Conservationists so far have raised more than $6 million to save the last pieces of wilderness in the 134,000-acre Loomis Forest from the saw and bulldozer.

The Loomis Forest Fund, a consortium of environmental organizations across the state, needs to raise a total of $13.1 million to buy the northern and southern parcels of the forest - totaling 25,000 acres - by the end of the month. On July 1, a moratorium on logging the parcels will expire unless a state board acts to extend it. It's possible, however, that the state could extend the deadline beyond July 1.

The Loomis Forest Fund is a do-it-yourself wilderness-protection campaign that is both the largest effort of its kind in Washington, and part of a national trend in which people are taking direct action to save cherished landscapes: They are buying them.

The Loomis effort enjoys widespread support west of the Cascades, where everyone from high-tech moguls to schoolchildren is donating money to the dream.

But the project also spotlights two festering problems.

The conservation campaign is a flare-up in an ongoing culture war between the urban, rapidly growing west side of the Cascades and the east side, where farmers, ranchers and orchardists view conservation as a threat to their way of life.

The campaign to purchase a forest to save it from logging also points to the growing need for alternative ways to fund school construction.

Washington pays for K-12 school construction, in part, by logging its school-trust lands such as the Loomis Forest. But the fast-growing population in Washington wants both outdoor recreation opportunities and quality schools for its children.

As wildlife habitat and open space face greater pressure from a growing population, some question whether cutting down trees on public land is the answer.

"We should not be trading stumps for schools," said Mitch Friedman of the Northwest Ecosystem Alliance, a Bellingham group helping to coordinate the Loomis fund-raising effort.

Area is rich in wildlife

The Loomis Forest is a pristine realm, where the wide-open spaces are big enough to watch shadows of clouds gambol across entire river drainages.

It is home to the largest population of lynx in the Lower 48. Other rare carnivores, including grizzly bear, wolverine, fisher and pine marten, live here as well. Moose, deer and black bear roam the woods and can be spied feasting in meadows lush with spring browse.

There are about 17 miles of roads in the parcels slated for conservation, and some clear-cuts at their edges. But most of the land is undisturbed.

The landscape ranges from rolling meadows to sun- and wind-blasted peaks with views north to Canada and west to the North Cascades. There are sagebrush bench lands lit with wildflowers and deep-green spruce, fir and lodgepole pine forests.
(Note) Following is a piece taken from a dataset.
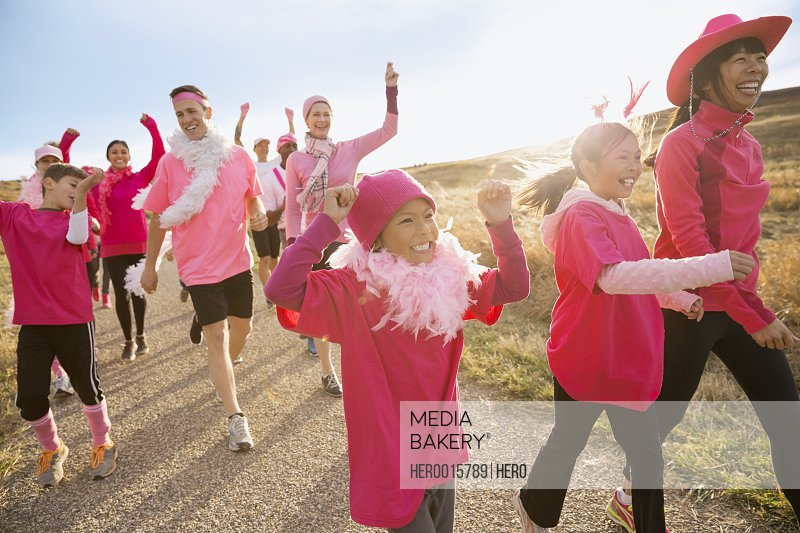 Cheering group in pink walking in charity race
This eastside forest is different from the mossy, cathedral-like groves westsiders are used to. Much of this forest is lodgepole pine, standing no higher than 60 feet, with some trunks no bigger than a man's forearm. Some of the pines grow as close as hair, which helps to explain the nickname "doghair" for the densest lodgepole stands.
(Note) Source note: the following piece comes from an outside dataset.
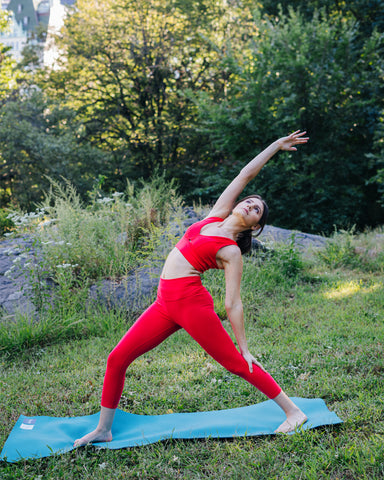 Kim Levin Fit Model red yoga reverse warrior pose in Central Park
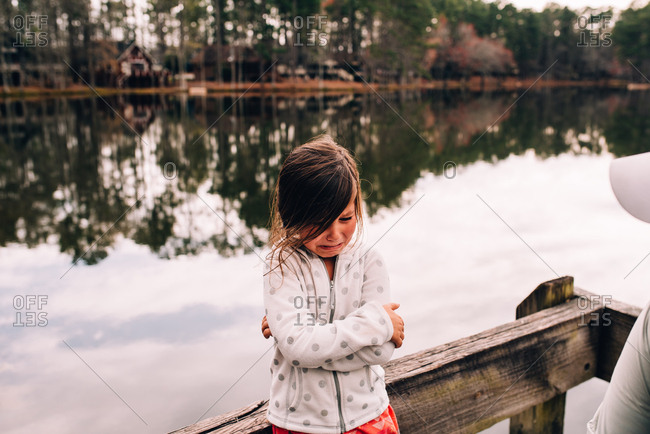Little girl by lake crying and crossing her arms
Within the forest, the light softens, with blue shadows moving in lacy patterns on brilliant white snow. The pines shine with sunlight, and cool air billows up from fresh snow-melt creeks.

In north-central Washington at the Canadian border, the Loomis is adjacent to the federally protected Pasayten Wilderness, itself a gateway to North Cascades National Park.

Protecting the Loomis would expand a band of wilderness that stretches across the border into Canada. Animals like the lynx and grizzly bear need large, intact wilderness areas for denning, travel and hunting.

Mark Skatrud, a Loomis carpenter and wildlife tracker who has led the preservation campaign, works long hours during the summer so he can spend four and five days a week in the deep snow of the forest in winter, looking for animal tracks.

A passionate advocate for wildlife, he has compiled a detailed database of track sightings, and even photographed the reclusive lynx on the prowl in the forest, using unmanned, motion-triggered cameras.

The presence of so much rare wildlife makes the Loomis special to him, Skatrud said.

"In so many other places, we are trying to reintroduce these animals. Well, we've already got them. All we have to do is keep their home intact.

"Having the knowledge that this wildlife is here is what motivates me. This is the last of the state's unroaded wilderness, and our last chance to protect it. It's our responsibility. We have to act."

Preservation groups are busy

Nationally and locally, the land-preservation business is booming.

There were 17 conservation groups throughout Washington in 1988 that protected a total of 7,602 acres through private purchase. Ten years later, the ranks of local land trusts grew to 29 groups. They purchased a total of 27,230 acres, and activity continues to increase, said Elizabeth Bell of the Land Trust Alliance in Seattle.

Acquisitions are expected to double this year.

Between 1988 and 1998, local and regional land trusts nationally protected 4.7 million acres of land, an area larger than the states of Connecticut and Rhode Island combined. That represents a 135 percent increase over the 2 million acres protected by land trusts by the end of 1988.

That doesn't count lands purchased by national groups such as the Nature Conservancy.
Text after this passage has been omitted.